Personal information
- Full name: Lancelot Robert Regnier
- Born: 17 July 1919 Hawthorn, Victoria
- Died: 30 July 1982 (aged 63) Piangil, Victoria
- Original team: Sandringham
- Height: 193 cm (6 ft 4 in)
- Weight: 83 kg (183 lb)

Playing career^{1}
- Years: Club / Games (Goals)
- 1939–1940: St Kilda / 10 (11)
- 1941: Carlton / 7 (2)
- Total:  / 17 (13)
- ^{1} Playing statistics correct to the end of 1941.

= Lance Regnier =

Australian rules footballer (1919–1982)

Lancelot Robert Regnier (17 July 1919 – 30 July 1982) was an Australian rules footballer who played with Carlton and St Kilda in the Victorian Football League (VFL).

==Family==
The son of Richard Rudolph Regnier (1892-1960), and Janet Regnier (1894-1984), née Mounsey, Lancelot Robert Regnier was born at Hawthorn, Victoria on 17 July 1919.

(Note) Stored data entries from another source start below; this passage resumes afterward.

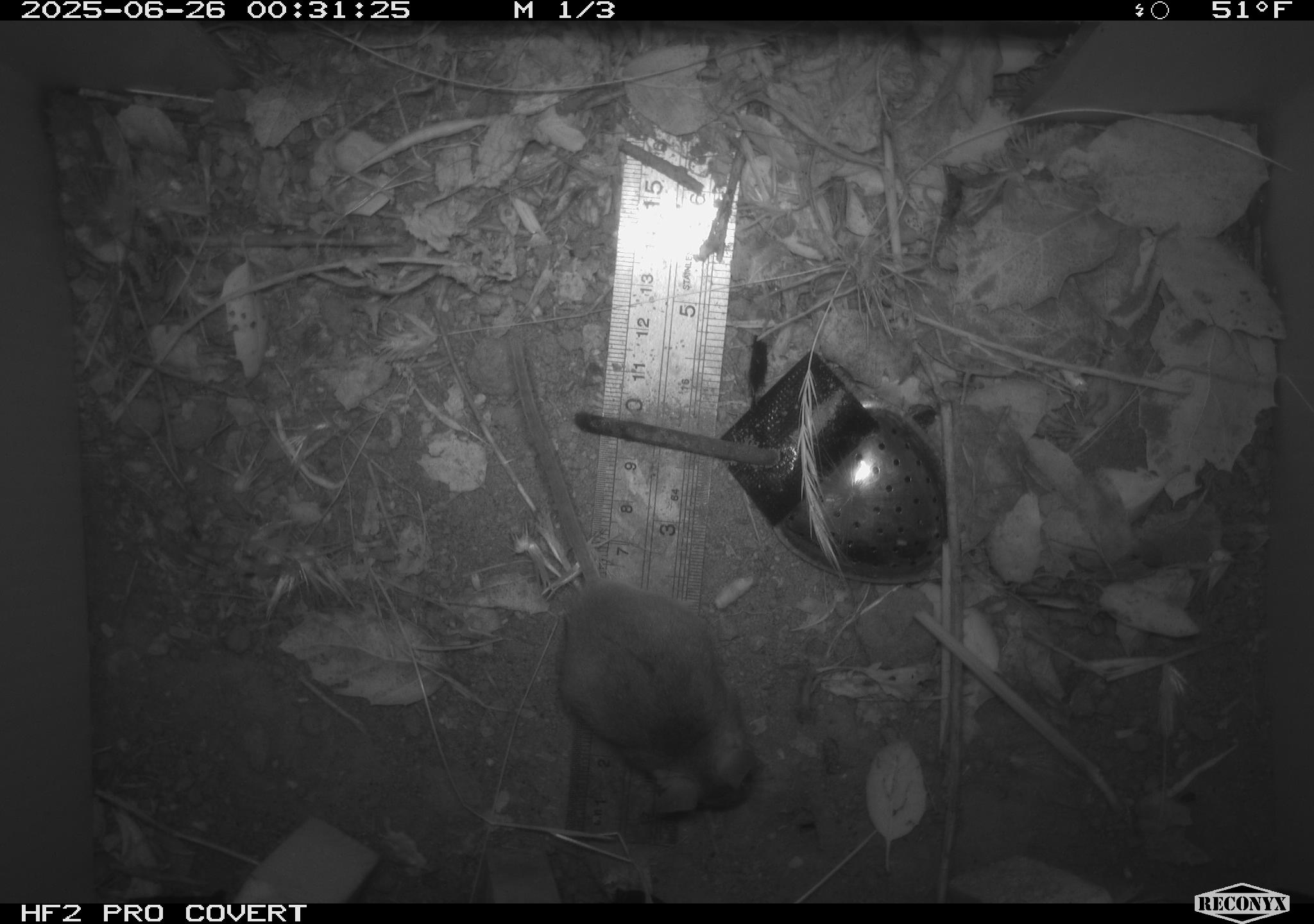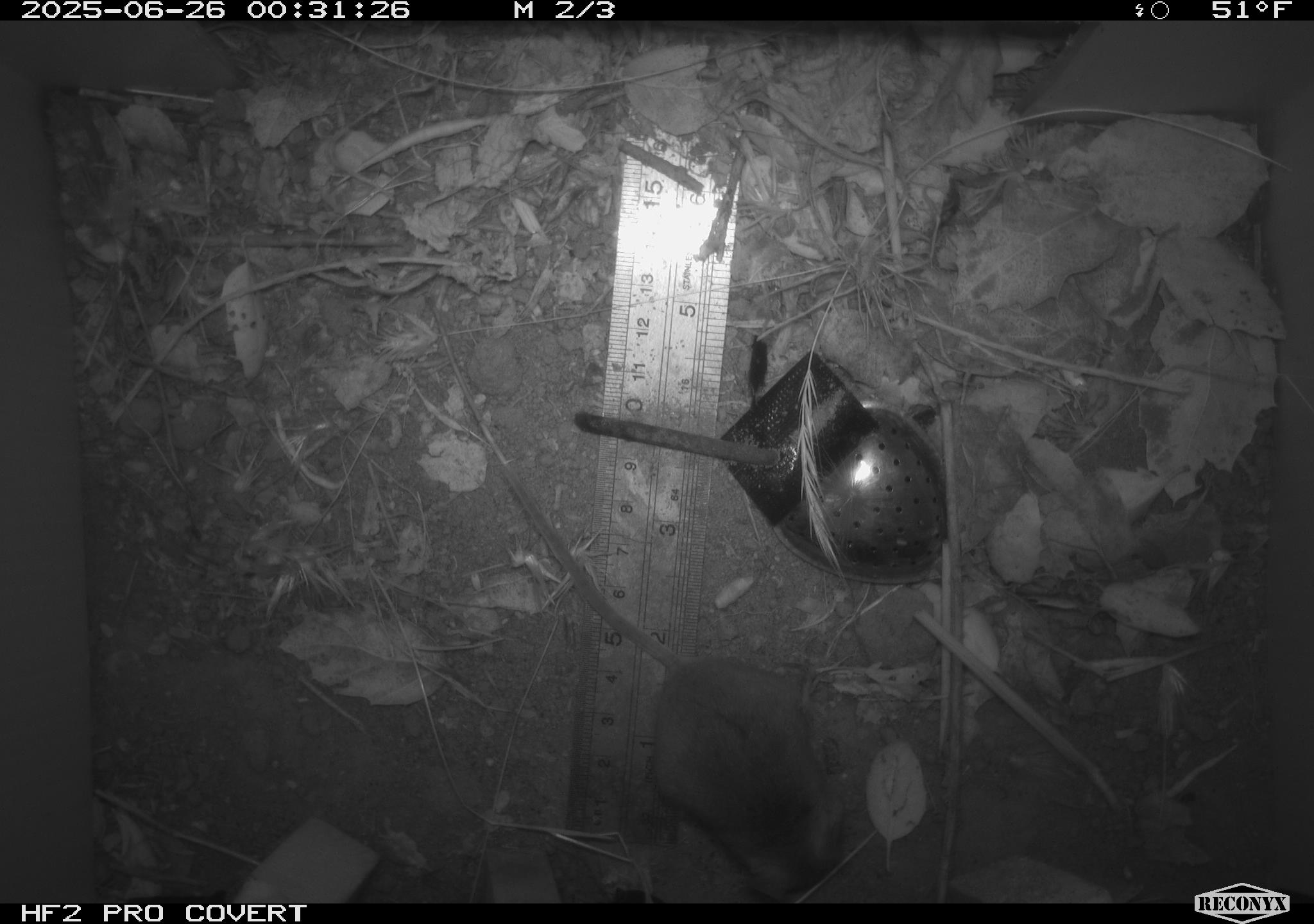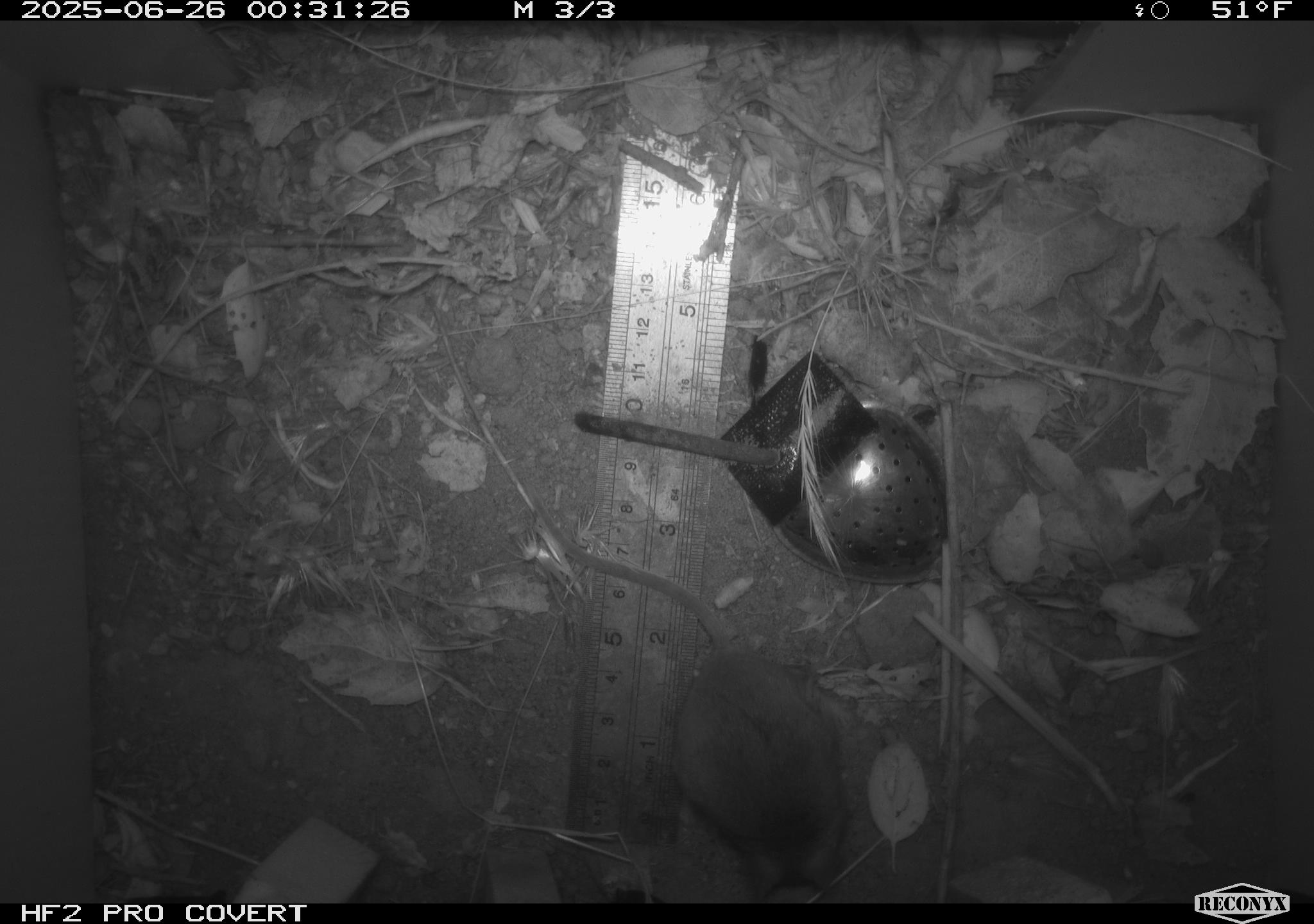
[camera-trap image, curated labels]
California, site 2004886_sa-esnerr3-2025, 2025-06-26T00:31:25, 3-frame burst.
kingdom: Animalia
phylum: Chordata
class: Mammalia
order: Rodentia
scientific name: Rodentia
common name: rodent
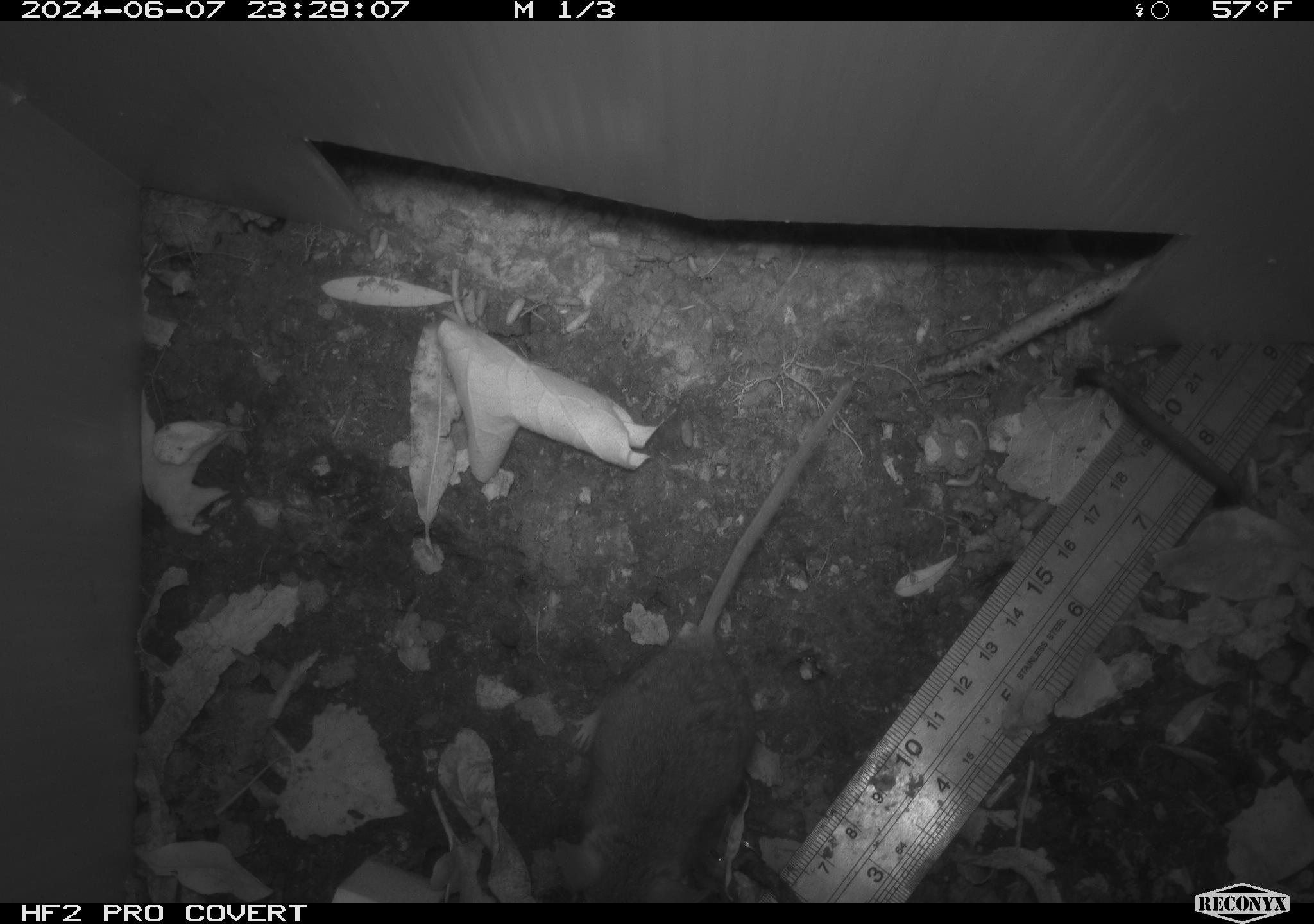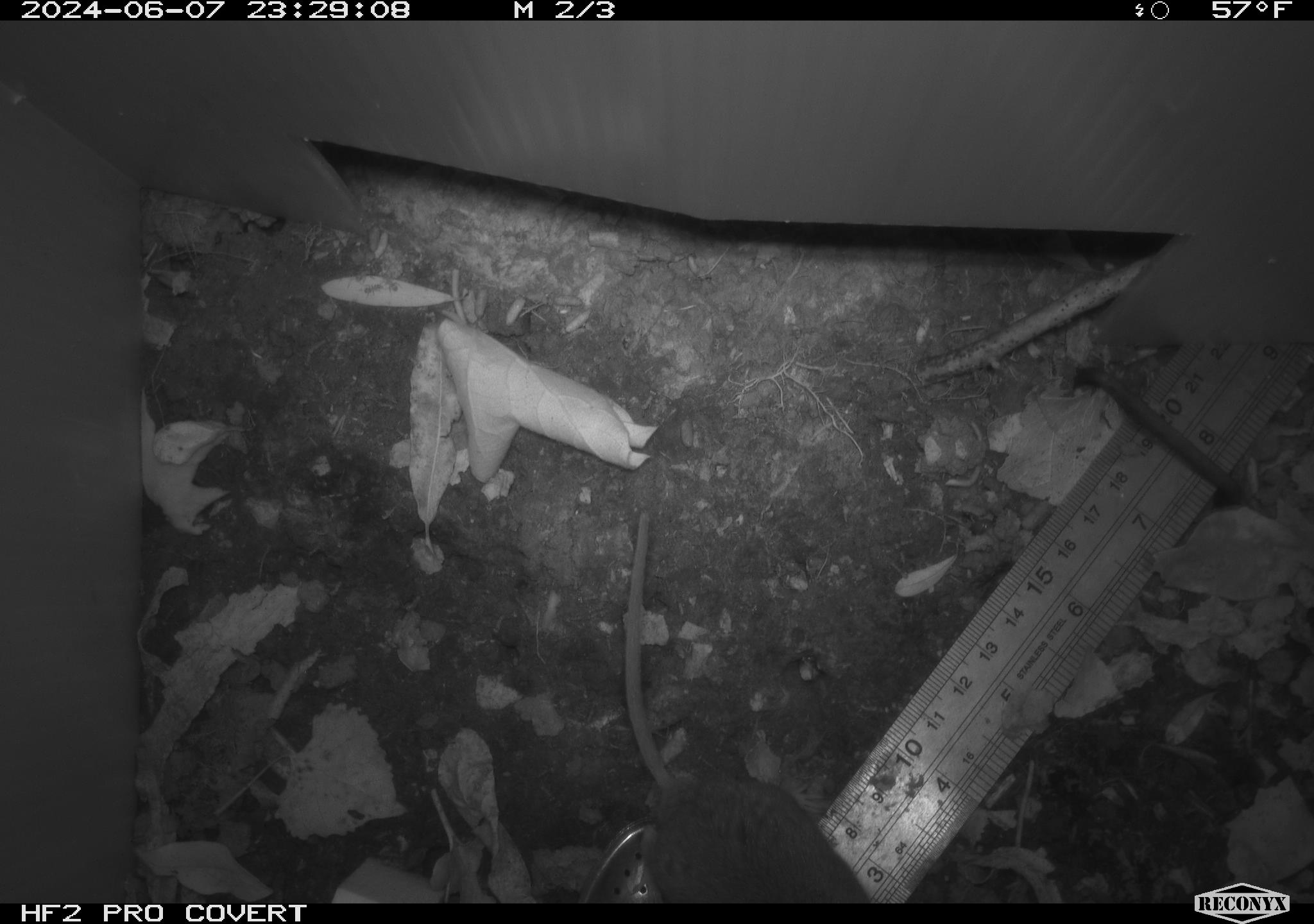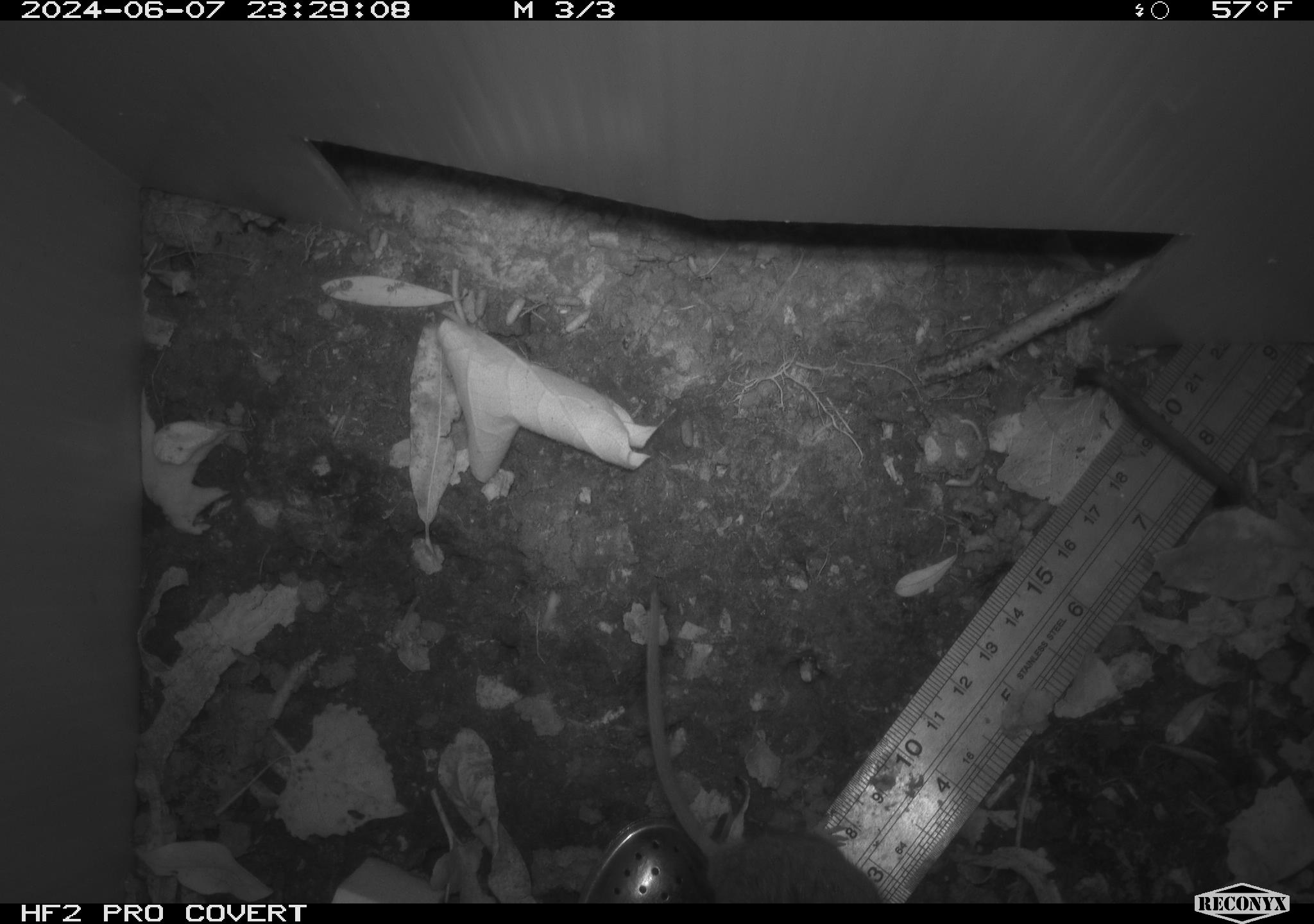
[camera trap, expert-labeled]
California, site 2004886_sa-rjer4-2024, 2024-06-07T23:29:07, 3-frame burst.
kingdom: Animalia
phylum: Chordata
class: Mammalia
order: Rodentia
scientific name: Rodentia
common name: mouse species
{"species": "mouse species (Rodentia)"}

He married Lorna Good (1925-1996) in 1948.

==Football==
===Sandringham (VFA)===
On 15 June 1938 he was granted a permit to play with Sandringham in the VFA.

===St Kilda (VFL)===
He was cleared from Sandringham to St Kilda on 27 July 1939.

===Carlton (VFL)===
He was cleared from St Kilda to Carlton on 23 April 1941.

===Sandringham (VFA)===
He played another four matches for Sandringham in 1947; the first against Coburg on 19 July 1947. After receiving a broken nose in the 16 August 1947 match against Brunswick, he retired.

==Military service==
Regnier served in the Australian Army during World War II.

==Death==
He died at Piangil, Victoria on 30 July 1982.